Lytro's Light-Field Camera Announced
Available in early 2012 for $400
By Scott Gietler
The new Lytro camera has been officially announced. The Lytro light-field camera is different than other cameras, because the depth of field can be adjusted after the photo is taken. The camera comes with built-in store, and there will be an 8GB model available for $399, and a 16GB model available in red for $499.
The Lytro camera doesn't need to focus. You can just shoot the camera, and focus the image later -which means the shutter response is instant. Lytro claims the camera captures 11 "megarays" of data, the exact meaning of which is undefiined - people are waiting to see the final images produced from the camera. The photos will be able to be viewed in 3D down the road, once the appropriate software is available.
Here are the specs - There are a lot of unanswered questions, but this is what we know for now:
- 8x optical zoom
- F2 aperture throughout entire zoom range
- No official word on how many megapixels the final jpeg result will be, but several sources are guesstimating 1-2 megapixels
- Adjustable depth of field
- No ISO setting - camera automatically adjusts to light levels
- Aluminum & rubber body
- Only 2 buttons - power and shutter release, and a slide for zooming
- 4.4 inches long, weighs 8 ounces
- Fixed internal storage
- Sealed Lithium battery
- No flash
- 8GB version holds 350 photos, 16GB version holds 750 photos
- Desktop app is available now only for the Mac. Windows version coming sometime in 2012
The new Lytro cameras are sporting a stylish design
Lytro Camera fast facts
- Lytro's cameras capture the light-field of an image. Basically, the color, direction, and intensity of a scene using an array of lens and sensors.

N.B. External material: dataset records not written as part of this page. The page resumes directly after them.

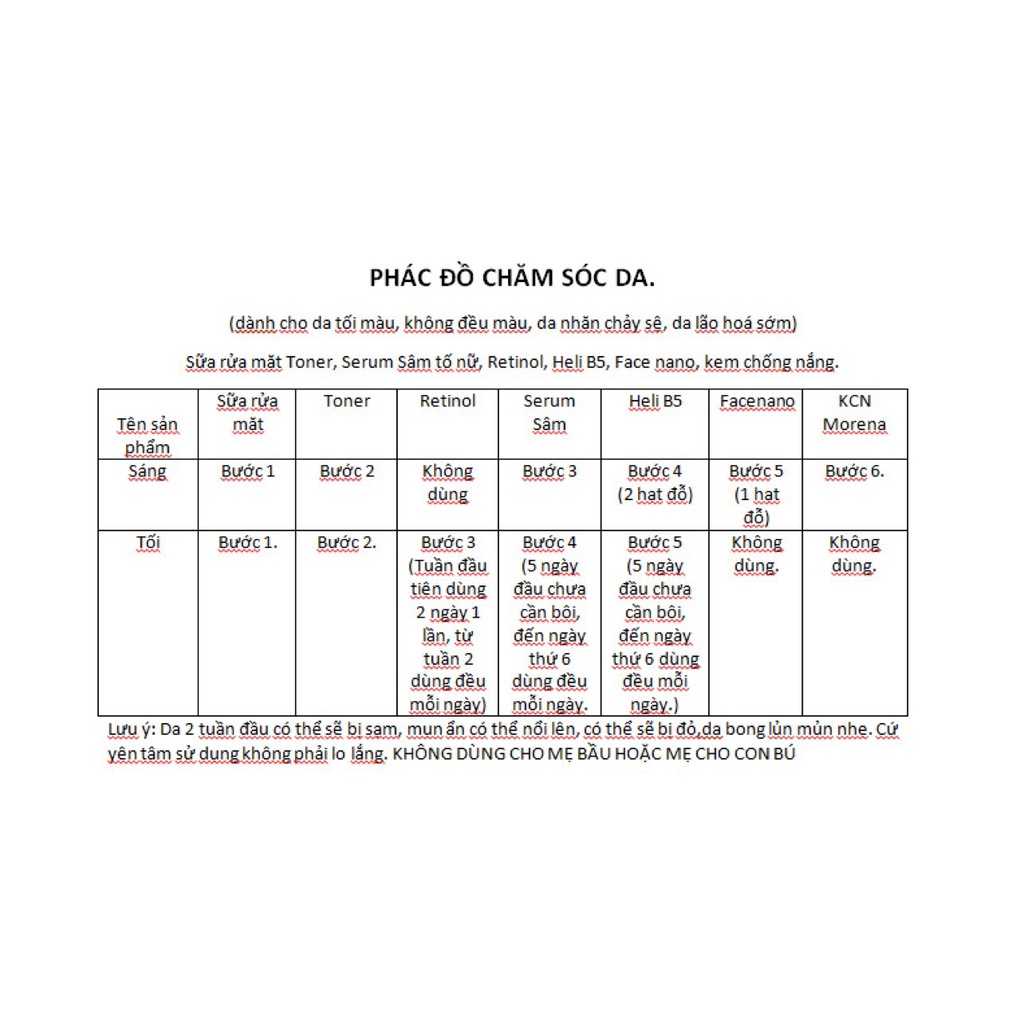 PHÁC ĐỒ CHĂM SÓC DA.

(dành cho da tối màu, không đều màu, da nhăn chảy sệ, da lão hoá sớm)

Sữa rửa mặt Toner, Serum Sâm tố nữ, Retinol, Heli B5, Face nano, kem chống nắng.

| Tên sản phẩm | Sữa rửa mặt | Toner | Retinol | Serum Sâm | Heli B5 | Facenano | KCN Morena |
|---|---|---|---|---|---|---|---|
| Sáng | Bước 1 | Bước 2 | Không dùng | Bước 3 | Bước 4 (2 hạt đỗ) | Bước 5 (1 hạt đỗ) | Bước 6. |
| Tối | Bước 1. | Bước 2. | Bước 3 (Tuần đầu tiên dùng 2 ngày 1 lần, từ tuần 2 dùng đều mỗi ngày) | Bước 4 (5 ngày đầu chưa cần bôi, đến ngày thứ 6 dùng đều mỗi ngày. | Bước 5 (5 ngày đầu chưa cần bôi, đến ngày thứ 6 dùng đều mỗi ngày.) | Không dùng. | Không dùng. |

Lưu ý: Da 2 tuần đầu có thể sẽ bị sạm, mụn ẩn có thể nổi lên, có thể sẽ bị đỏ,da bong lủn mủn nhẹ. Cứ yên tâm sử dụng không phải lo lắng. KHÔNG DÙNG CHO MẸ BẦU HOẶC MẸ CHO CON BÚ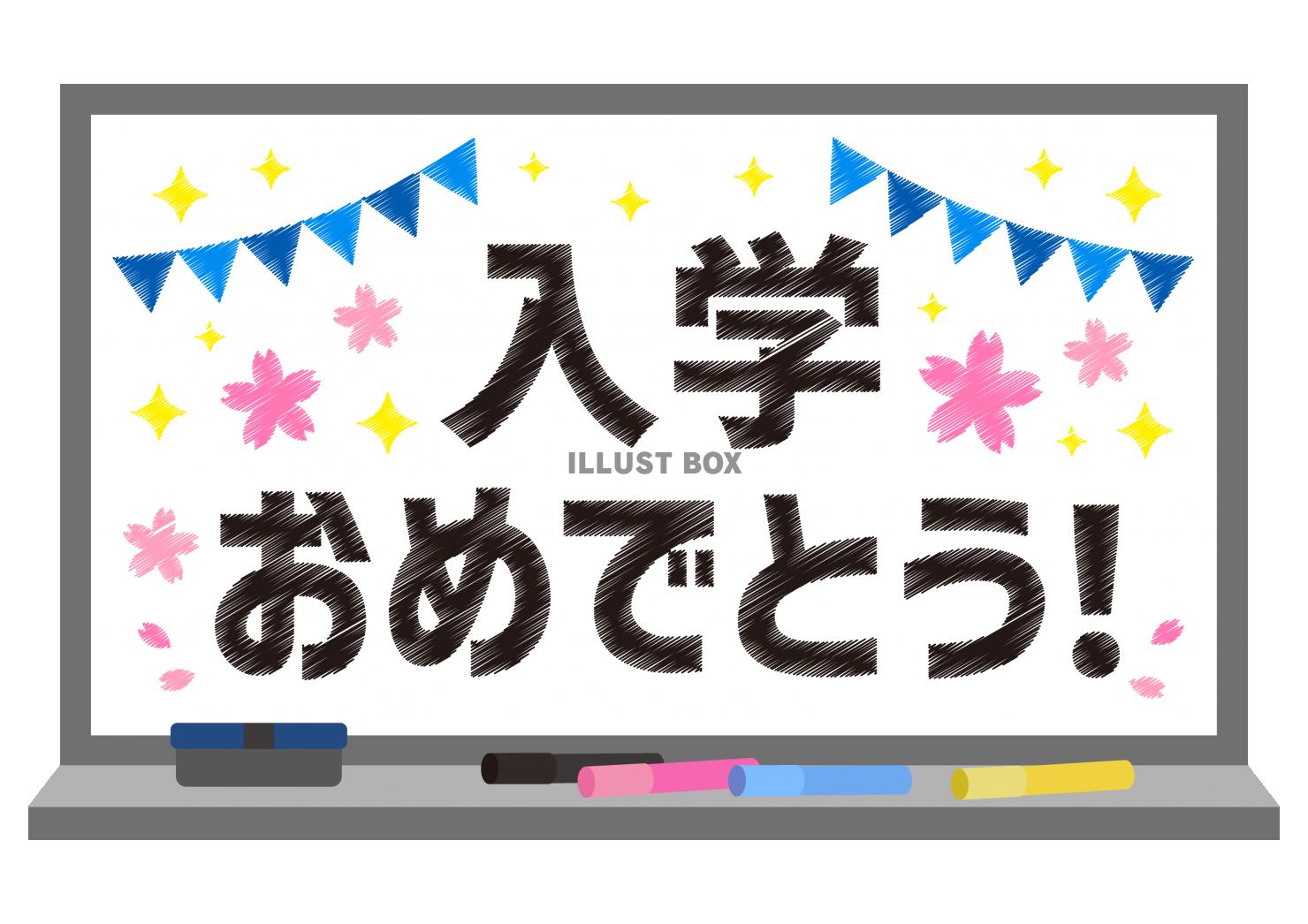 入学

ILLUST BOX

おめでとう!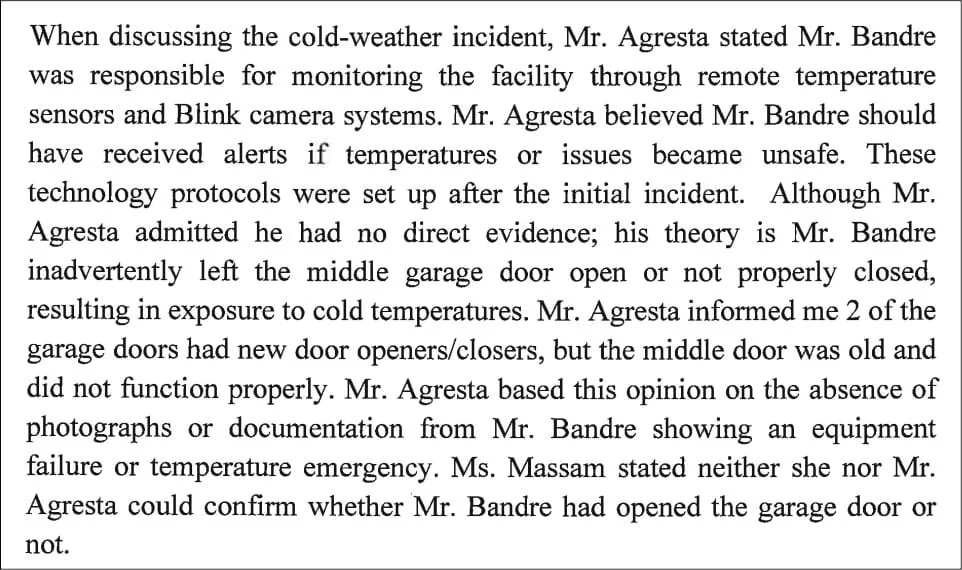 When discussing the cold-weather incident, Mr. Agresta stated Mr. Bandre was responsible for monitoring the facility through remote temperature sensors and Blink camera systems. Mr. Agresta believed Mr. Bandre should have received alerts if temperatures or issues became unsafe. These technology protocols were set up after the initial incident. Although Mr. Agresta admitted he had no direct evidence; his theory is Mr. Bandre inadvertently left the middle garage door open or not properly closed, resulting in exposure to cold temperatures. Mr. Agresta informed me 2 of the garage doors had new door openers/closers, but the middle door was old and did not function properly. Mr. Agresta based this opinion on the absence of photographs or documentation from Mr. Bandre showing an equipment failure or temperature emergency. Ms. Massam stated neither she nor Mr. Agresta could confirm whether Mr. Bandre had opened the garage door or not.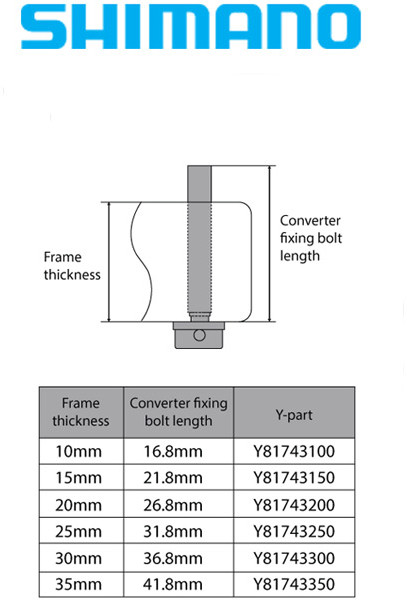 SHIMANO

Frame thickness

Converter fixing bolt length

| Frame thickness | Converter fixing bolt length | Y-part |
|---|---|---|
| 10mm | 16.8mm | Y81743100 |
| 15mm | 21.8mm | Y81743150 |
| 20mm | 26.8mm | Y81743200 |
| 25mm | 31.8mm | Y81743250 |
| 30mm | 36.8mm | Y81743300 |
| 35mm | 41.8mm | Y81743350 |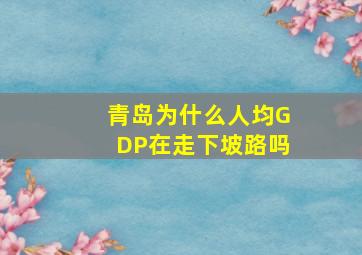 青岛为什么人均GDP在走下坡路吗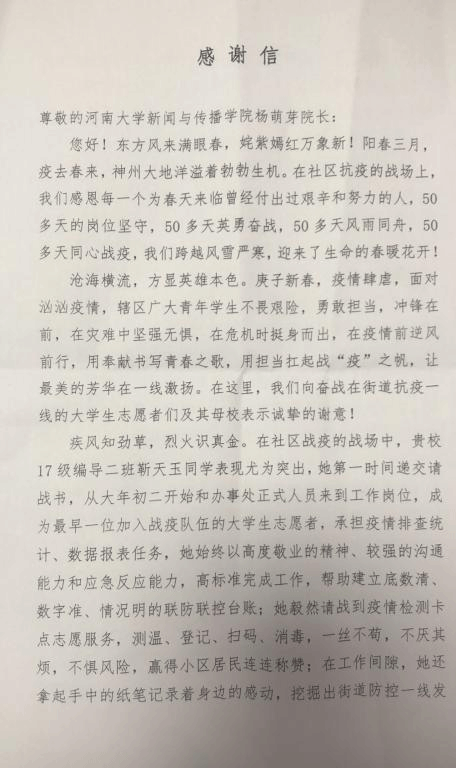 感谢信

尊敬的河南大学新闻与传播学院杨萌芽院长：

您好！东方风来满眼春，姹紫嫣红万象新！阳春三月，疫去春来，神州大地洋溢着勃勃生机。在社区抗疫的战场上，我们感恩每一个为春天来临曾经付出过艰辛和努力的人，50多天的岗位坚守，50多天英勇奋战，50多天风雨同舟，50多天同心战疫，我们跨越风雪严寒，迎来了生命的春暖花开！

沧海横流，方显英雄本色。庚子新春，疫情肆虐，面对汹汹疫情，辖区广大青年学生不畏艰险，勇敢担当，冲锋在前，在灾难中坚强无惧，在危机时挺身而出，在疫情前逆风前行，用奉献书写青春之歌，用担当扛起战“疫”之帆，让最美的芳华在一线激扬。在这里，我们向奋战在街道抗疫一线的大学生志愿者们及其母校表示诚挚的谢意！

疾风知劲草，烈火识真金。在社区战疫的战场中，贵校17级编导二班靳天玉同学表现尤为突出，她第一时间递交请战书，从大年初二开始和办事处正式人员来到工作岗位，成为最早一位加入战疫队伍的大学生志愿者，承担疫情排查统计、数据报表任务，她始终以高度敬业的精神、较强的沟通能力和应急反应能力，高标准完成工作，帮助建立底数清、数字准、情况明的联防联控台账；她毅然请战到疫情检测卡点志愿服务，测温、登记、扫码、消毒，一丝不苟，不厌其烦，不惧风险，赢得小区居民连连称赞；在工作间隙，她还拿起手中的纸笔记录着身边的感动，挖掘出街道防控一线发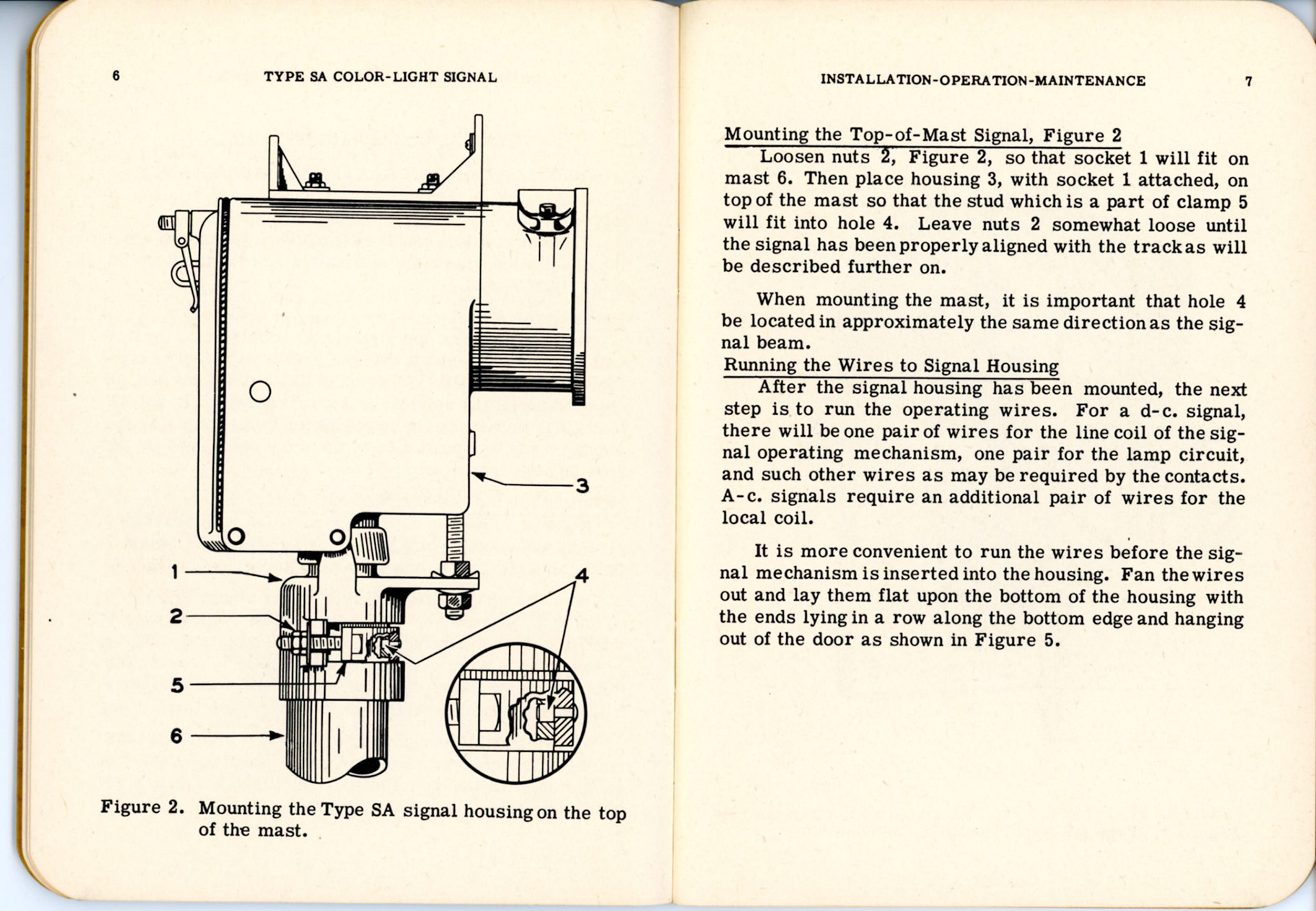 6 TYPE SA COLOR-LIGHT SIGNAL

3

1

4

2

5

6

Figure 2. Mounting the Type SA signal housing on the top of the mast.

INSTALLATION-OPERATION-MAINTENANCE 7

Mounting the Top-of-Mast Signal, Figure 2

Loosen nuts 2, Figure 2, so that socket 1 will fit on mast 6. Then place housing 3, with socket 1 attached, on top of the mast so that the stud which is a part of clamp 5 will fit into hole 4. Leave nuts 2 somewhat loose until the signal has been properly aligned with the track as will be described further on.

When mounting the mast, it is important that hole 4 be located in approximately the same direction as the signal beam.

Running the Wires to Signal Housing

After the signal housing has been mounted, the next step is to run the operating wires. For a d-c. signal, there will be one pair of wires for the line coil of the signal operating mechanism, one pair for the lamp circuit, and such other wires as may be required by the contacts. A-c. signals require an additional pair of wires for the local coil.

It is more convenient to run the wires before the signal mechanism is inserted into the housing. Fan the wires out and lay them flat upon the bottom of the housing with the ends lying in a row along the bottom edge and hanging out of the door as shown in Figure 5.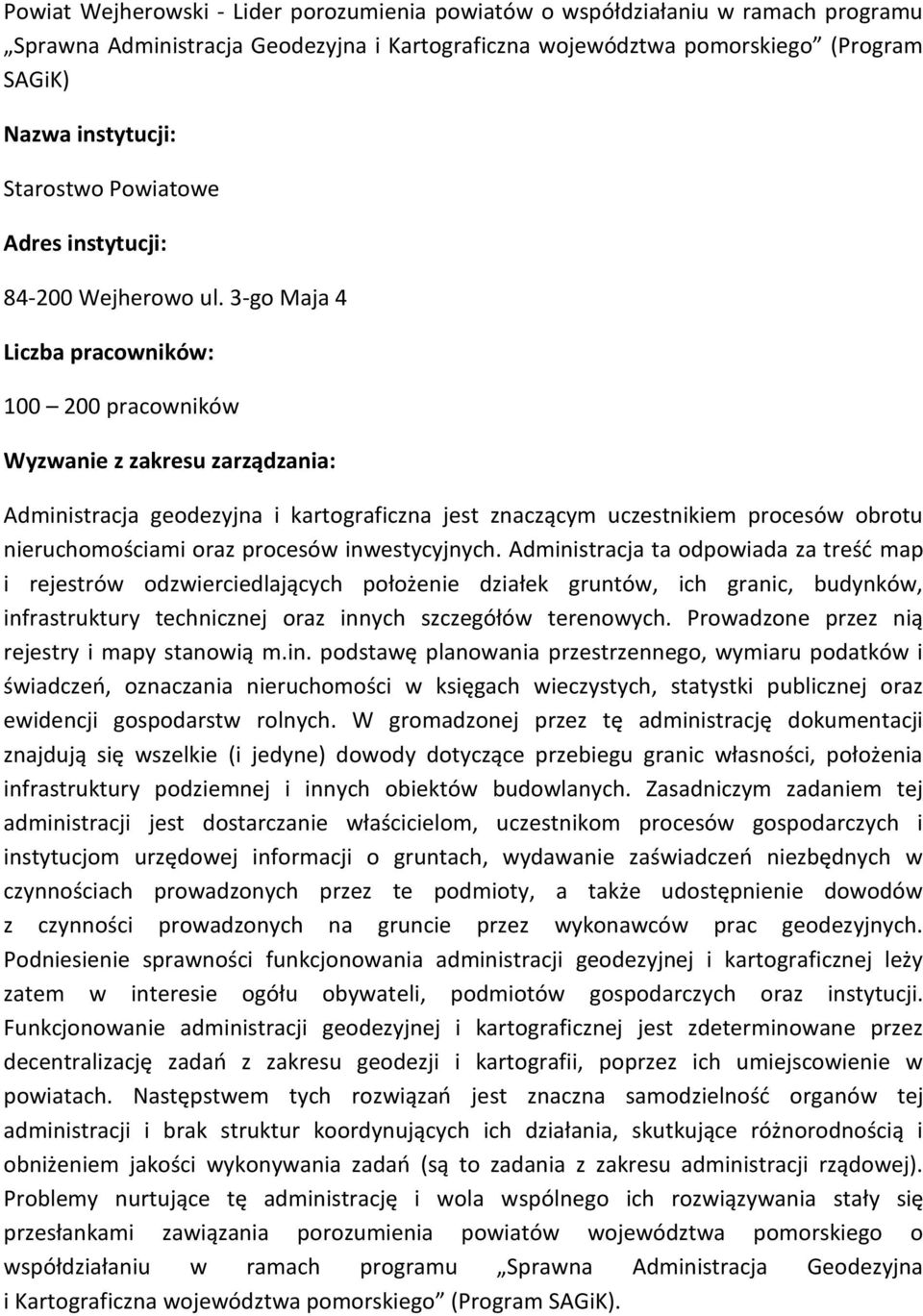 Powiat Wejherowski - Lider porozumienia powiatów o współdziałaniu w ramach programu „Sprawna Administracja Geodezyjna i Kartograficzna województwa pomorskiego” (Program SAGiK)

Nazwa instytucji:

Starostwo Powiatowe

Adres instytucji:

84-200 Wejherowo ul. 3-go Maja 4

Liczba pracowników:

100 – 200 pracowników

Wyzwanie z zakresu zarządzania:

Administracja geodezyjna i kartograficzna jest znaczącym uczestnikiem procesów obrotu nieruchomościami oraz procesów inwestycyjnych. Administracja ta odpowiada za treść map i rejestrów odzwierciedlających położenie działek gruntów, ich granic, budynków, infrastruktury technicznej oraz innych szczegółów terenowych. Prowadzone przez nią rejestry i mapy stanowią m.in. podstawę planowania przestrzennego, wymiaru podatków i świadczeń, oznaczania nieruchomości w księgach wieczystych, statystki publicznej oraz ewidencji gospodarstw rolnych. W gromadzonej przez tę administrację dokumentacji znajdują się wszelkie (i jedyne) dowody dotyczące przebiegu granic własności, położenia infrastruktury podziemnej i innych obiektów budowlanych. Zasadniczym zadaniem tej administracji jest dostarczanie właścicielom, uczestnikom procesów gospodarczych i instytucjom urzędowej informacji o gruntach, wydawanie zaświadczeń niezbędnych w czynnościach prowadzonych przez te podmioty, a także udostępnienie dowodów z czynności prowadzonych na gruncie przez wykonawców prac geodezyjnych. Podniesienie sprawności funkcjonowania administracji geodezyjnej i kartograficznej leży zatem w interesie ogółu obywateli, podmiotów gospodarczych oraz instytucji. Funkcjonowanie administracji geodezyjnej i kartograficznej jest zdeterminowane przez decentralizację zadań z zakresu geodezji i kartografii, poprzez ich umiejscowienie w powiatach. Następstwem tych rozwiązań jest znaczna samodzielność organów tej administracji i brak struktur koordynujących ich działania, skutkujące różnorodnością i obniżeniem jakości wykonywania zadań (są to zadania z zakresu administracji rządowej). Problemy nurtujące tę administrację i wola wspólnego ich rozwiązywania stały się przesłankami zawiązania porozumienia powiatów województwa pomorskiego o współdziałaniu w ramach programu „Sprawna Administracja Geodezyjna i Kartograficzna województwa pomorskiego” (Program SAGiK).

- This light-field capture allows users to shoot-first, add focus later!
- Video with light-field capture is said to be possible, but will not be available in the first release.
- The camera will be small enough to fit in a pocket.
- The cost of the camera is predicted to be competitive with traditional consumer cameras.
You can watch this video to see how the camera works:
It will be exciting to see how big the market for this type of camera becomes. You can find more information at www.lytro.com. They are taking pre-orders now.
Outlook for Underwater Photography
It looks like this camera may be able to create some very cool web-sized underwater photos in bright, clear shallow water. The absence of a flash means that as of now, it probably won't directly compete with standard underwater cameras.